TESTING GRAPH CLUSTERABILITY: A DENSITY BASED STATISTICAL TEST FOR DIRECTED GRAPHS

Houyem Demni; Pierre Miasnikof; Alexander Y. Shestopaloff; Cristian Bravo; Yuri Lawryshyn

Open Conference Systems, CLADAG2023

Houyem Demni, Pierre Miasnikof, Alexander Y. Shestopaloff, Cristian Bravo, Yuri Lawryshyn

Last modified: 2023-06-27

Abstract

In this work, we extend a recent statistical test for graph clusterability to directed graphs. Graph clustering, or network community detection, is a pivotal topic in network science. It consists of labeling nodes so they form subsets that display a greater similarity to each other than to the remaining vertices on the graph. Here, node similarity is measured in connection probability or edge density. Similar nodes have a greater connection probability to each other than to other vertices. However, not all graph have a clustered structure. While the goal of graph clustering is to offer a meaningful summary of a graph through vertex clusters, not all graphs can be summarized in this way. In cases where a graph is not clusterable, clustering is not only a waste of time, it inevitably leads to misleading conclusions. We tailor a statistical test developed for undirected networks to directed ones.
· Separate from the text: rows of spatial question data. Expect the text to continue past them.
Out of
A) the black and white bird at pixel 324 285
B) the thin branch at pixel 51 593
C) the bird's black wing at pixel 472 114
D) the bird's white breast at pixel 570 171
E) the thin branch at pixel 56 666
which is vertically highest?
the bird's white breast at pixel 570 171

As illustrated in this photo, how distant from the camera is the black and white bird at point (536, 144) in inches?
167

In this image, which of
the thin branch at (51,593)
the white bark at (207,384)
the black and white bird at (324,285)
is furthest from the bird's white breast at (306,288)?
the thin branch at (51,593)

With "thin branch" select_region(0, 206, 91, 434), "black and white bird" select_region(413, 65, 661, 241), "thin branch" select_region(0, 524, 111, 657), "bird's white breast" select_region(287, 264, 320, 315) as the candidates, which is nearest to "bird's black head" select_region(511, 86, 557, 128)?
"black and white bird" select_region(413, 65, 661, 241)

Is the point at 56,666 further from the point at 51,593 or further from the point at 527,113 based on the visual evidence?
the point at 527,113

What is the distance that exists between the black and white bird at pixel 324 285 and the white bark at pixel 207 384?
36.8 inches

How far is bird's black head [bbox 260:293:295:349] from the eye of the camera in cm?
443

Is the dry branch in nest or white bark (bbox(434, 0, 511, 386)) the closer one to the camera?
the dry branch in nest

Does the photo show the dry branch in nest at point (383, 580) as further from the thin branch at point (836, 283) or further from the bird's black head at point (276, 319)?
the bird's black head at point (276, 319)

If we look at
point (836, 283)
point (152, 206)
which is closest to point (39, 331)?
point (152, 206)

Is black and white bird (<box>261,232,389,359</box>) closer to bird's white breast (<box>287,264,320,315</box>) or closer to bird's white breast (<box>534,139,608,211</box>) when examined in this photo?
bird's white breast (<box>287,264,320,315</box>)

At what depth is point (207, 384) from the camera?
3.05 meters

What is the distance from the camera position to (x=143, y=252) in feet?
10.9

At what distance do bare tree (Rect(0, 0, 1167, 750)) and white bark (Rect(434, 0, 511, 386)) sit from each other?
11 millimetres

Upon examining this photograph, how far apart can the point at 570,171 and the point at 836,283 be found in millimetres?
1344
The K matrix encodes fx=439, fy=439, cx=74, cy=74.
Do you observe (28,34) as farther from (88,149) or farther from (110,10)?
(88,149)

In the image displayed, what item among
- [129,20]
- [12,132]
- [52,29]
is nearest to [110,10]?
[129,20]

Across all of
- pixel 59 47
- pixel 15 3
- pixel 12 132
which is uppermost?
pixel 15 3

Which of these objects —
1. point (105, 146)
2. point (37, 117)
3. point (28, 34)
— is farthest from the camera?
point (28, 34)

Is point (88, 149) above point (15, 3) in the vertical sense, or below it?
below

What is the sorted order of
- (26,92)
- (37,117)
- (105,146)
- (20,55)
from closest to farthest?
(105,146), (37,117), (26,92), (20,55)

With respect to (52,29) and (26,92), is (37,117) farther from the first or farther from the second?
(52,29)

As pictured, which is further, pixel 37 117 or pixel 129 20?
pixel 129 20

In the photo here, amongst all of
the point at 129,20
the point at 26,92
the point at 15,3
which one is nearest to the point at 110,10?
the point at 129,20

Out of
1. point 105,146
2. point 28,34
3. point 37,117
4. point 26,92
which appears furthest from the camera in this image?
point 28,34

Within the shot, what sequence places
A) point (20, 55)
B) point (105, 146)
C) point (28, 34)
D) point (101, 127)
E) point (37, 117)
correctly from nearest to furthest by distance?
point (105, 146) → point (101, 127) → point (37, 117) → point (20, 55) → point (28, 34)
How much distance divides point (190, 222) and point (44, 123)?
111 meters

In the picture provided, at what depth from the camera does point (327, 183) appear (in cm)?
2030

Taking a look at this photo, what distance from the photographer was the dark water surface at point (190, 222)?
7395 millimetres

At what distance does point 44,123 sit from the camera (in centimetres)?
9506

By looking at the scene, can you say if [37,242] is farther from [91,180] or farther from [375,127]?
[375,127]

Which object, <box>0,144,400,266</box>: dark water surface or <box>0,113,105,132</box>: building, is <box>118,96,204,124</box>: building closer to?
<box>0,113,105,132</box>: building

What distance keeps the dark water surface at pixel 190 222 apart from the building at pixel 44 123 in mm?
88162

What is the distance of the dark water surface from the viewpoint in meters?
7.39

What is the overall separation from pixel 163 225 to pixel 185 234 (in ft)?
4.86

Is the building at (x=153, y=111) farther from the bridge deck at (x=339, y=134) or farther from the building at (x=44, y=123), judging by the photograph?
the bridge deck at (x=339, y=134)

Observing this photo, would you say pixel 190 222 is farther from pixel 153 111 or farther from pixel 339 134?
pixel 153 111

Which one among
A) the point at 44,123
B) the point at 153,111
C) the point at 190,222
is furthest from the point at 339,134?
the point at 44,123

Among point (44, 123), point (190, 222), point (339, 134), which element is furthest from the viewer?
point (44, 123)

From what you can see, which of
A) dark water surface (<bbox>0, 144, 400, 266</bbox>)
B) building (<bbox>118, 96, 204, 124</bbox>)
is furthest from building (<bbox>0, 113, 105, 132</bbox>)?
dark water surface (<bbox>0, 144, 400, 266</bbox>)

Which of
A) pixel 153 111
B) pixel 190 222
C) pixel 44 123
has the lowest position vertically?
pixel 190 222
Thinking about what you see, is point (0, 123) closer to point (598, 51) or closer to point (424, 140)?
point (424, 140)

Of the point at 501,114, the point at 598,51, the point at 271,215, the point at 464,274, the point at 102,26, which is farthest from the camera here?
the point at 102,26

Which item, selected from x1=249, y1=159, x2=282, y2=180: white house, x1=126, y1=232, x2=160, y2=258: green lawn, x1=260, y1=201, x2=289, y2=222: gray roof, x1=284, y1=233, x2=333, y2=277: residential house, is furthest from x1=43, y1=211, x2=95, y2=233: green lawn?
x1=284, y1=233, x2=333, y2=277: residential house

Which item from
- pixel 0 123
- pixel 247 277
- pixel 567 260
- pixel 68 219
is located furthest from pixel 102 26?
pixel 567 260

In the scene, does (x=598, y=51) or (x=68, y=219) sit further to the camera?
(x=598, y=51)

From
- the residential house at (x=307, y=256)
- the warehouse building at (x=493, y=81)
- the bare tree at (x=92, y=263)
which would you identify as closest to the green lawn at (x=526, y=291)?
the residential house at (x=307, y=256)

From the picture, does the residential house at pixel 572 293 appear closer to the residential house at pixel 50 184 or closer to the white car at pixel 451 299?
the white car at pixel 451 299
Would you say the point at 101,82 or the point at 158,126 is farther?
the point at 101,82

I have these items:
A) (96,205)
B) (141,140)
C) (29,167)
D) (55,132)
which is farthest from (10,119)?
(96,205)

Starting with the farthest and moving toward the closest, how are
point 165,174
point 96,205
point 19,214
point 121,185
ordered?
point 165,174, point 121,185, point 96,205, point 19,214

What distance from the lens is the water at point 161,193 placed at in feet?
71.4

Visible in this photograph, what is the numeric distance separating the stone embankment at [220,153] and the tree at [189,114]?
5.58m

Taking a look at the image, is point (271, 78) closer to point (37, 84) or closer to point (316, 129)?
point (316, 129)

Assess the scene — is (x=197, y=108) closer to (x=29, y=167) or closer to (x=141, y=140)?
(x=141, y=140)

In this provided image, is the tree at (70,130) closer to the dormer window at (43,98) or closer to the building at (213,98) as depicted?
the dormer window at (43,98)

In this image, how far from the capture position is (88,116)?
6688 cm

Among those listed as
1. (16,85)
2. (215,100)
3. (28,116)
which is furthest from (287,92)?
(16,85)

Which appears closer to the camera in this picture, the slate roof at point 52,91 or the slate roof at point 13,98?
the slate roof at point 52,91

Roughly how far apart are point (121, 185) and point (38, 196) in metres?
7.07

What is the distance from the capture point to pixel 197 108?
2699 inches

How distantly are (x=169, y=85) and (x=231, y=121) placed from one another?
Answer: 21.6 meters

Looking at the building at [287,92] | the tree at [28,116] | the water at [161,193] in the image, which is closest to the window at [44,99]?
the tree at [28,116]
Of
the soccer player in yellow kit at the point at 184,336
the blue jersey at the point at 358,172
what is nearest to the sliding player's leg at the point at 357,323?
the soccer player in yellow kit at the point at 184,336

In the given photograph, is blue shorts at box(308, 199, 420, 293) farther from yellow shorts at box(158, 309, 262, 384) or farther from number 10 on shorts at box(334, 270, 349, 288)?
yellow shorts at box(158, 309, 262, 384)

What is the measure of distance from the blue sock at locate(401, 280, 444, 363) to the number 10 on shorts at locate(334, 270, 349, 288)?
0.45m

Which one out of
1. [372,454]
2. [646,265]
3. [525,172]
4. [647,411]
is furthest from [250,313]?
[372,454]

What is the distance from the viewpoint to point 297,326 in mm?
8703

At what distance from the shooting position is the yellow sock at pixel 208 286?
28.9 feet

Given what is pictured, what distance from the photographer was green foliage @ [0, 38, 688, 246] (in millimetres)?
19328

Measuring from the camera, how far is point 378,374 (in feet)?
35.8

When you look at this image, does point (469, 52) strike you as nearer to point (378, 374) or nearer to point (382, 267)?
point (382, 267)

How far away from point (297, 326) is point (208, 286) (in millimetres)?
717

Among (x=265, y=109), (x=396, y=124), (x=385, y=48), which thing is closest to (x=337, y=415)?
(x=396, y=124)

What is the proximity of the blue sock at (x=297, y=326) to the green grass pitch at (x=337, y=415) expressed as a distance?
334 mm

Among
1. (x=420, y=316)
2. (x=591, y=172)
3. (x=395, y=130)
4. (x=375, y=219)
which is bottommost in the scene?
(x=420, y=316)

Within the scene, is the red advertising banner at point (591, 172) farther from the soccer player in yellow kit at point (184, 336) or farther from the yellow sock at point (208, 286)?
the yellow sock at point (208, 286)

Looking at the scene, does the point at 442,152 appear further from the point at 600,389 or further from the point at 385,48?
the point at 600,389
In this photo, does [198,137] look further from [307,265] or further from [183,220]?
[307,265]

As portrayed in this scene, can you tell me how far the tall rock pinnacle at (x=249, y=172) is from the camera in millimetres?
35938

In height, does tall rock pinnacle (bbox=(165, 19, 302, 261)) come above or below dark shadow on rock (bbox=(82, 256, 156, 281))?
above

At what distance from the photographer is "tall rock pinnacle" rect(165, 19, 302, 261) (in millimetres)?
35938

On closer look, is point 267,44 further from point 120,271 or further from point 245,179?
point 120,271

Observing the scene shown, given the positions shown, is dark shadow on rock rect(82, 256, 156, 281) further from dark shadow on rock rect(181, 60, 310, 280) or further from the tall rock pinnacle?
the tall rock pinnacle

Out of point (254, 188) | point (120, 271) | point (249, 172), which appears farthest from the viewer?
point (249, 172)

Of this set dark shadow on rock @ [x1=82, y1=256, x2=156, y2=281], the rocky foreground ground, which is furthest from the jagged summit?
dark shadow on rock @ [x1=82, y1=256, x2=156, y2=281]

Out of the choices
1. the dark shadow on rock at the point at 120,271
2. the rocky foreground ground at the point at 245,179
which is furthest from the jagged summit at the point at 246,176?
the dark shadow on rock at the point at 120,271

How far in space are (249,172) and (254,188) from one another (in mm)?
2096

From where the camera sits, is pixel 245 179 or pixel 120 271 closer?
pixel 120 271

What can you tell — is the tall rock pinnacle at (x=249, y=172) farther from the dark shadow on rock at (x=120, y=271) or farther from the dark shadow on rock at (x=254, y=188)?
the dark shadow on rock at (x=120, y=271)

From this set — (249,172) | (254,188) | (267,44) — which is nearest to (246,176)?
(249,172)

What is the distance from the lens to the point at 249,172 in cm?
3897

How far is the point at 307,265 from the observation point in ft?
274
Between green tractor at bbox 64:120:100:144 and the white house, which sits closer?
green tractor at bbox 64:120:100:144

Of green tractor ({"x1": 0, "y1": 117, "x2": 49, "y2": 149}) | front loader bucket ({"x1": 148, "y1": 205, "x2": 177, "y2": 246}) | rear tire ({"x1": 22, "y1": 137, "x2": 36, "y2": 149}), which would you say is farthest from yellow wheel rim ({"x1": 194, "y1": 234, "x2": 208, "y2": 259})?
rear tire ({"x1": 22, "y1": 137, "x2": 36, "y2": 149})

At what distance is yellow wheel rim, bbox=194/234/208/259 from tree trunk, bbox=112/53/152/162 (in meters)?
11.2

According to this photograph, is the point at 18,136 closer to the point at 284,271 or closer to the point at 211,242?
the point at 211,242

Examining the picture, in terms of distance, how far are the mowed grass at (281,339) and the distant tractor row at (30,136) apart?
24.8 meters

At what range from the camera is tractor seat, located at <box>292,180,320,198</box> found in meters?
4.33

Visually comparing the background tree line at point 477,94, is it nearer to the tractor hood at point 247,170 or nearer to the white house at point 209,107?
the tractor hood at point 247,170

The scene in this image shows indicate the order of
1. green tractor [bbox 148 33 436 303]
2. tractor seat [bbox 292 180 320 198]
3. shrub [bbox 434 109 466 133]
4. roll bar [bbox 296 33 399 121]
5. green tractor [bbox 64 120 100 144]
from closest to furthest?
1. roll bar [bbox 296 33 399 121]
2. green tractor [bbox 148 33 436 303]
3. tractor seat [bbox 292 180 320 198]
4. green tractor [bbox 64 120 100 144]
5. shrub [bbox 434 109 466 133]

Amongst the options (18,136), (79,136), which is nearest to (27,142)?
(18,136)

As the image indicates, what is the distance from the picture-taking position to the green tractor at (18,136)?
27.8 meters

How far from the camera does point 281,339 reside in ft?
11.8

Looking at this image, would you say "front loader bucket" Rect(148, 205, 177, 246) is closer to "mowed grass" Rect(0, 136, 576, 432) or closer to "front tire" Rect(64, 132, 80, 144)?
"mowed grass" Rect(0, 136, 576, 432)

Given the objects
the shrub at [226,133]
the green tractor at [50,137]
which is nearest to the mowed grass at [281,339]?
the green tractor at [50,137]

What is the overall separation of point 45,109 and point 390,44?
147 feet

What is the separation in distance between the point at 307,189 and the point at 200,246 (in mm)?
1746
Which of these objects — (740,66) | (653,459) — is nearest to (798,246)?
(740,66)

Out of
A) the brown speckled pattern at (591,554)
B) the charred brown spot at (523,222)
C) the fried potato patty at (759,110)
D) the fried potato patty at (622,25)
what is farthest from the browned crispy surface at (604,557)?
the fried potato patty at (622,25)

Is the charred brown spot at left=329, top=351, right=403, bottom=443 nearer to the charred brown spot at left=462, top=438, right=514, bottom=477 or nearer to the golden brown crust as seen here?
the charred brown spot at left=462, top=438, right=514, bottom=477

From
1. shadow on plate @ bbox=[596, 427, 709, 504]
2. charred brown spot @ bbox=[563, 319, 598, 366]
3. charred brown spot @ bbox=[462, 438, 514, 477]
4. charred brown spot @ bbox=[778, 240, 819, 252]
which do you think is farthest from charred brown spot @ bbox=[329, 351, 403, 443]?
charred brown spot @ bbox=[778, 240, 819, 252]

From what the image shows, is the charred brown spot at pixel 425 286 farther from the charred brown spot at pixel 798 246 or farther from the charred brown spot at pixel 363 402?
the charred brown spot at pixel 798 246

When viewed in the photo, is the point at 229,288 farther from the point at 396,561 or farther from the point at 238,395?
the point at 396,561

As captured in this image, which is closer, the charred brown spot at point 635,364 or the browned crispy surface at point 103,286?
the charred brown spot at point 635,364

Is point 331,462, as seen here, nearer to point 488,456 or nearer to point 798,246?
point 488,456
The test is based on measuring the heterogeneity of local densities. It does not assume any particular graph generative model or edge probability distribution. The test only rests on the hypothesis that a clusterable graph must display a mean local (induced subgraph) density that is significantly greater than the graph’s overall density. We posit that this inequality is a necessary (but not sufficient) condition for a graph to have a clustered structure. After highlighting the probabilistic nature of local and global densities, we offer a statistical test to assess the significance of this inequality in densities. This test is also based on sampling node neighborhoods and is thus well suited to very large data sets. We have validated our test on several synthetic graph structures and real world networks. We have also compared our test to other recent statistical tests. Our findings show that our test is more responsive to networks structure than its alternatives.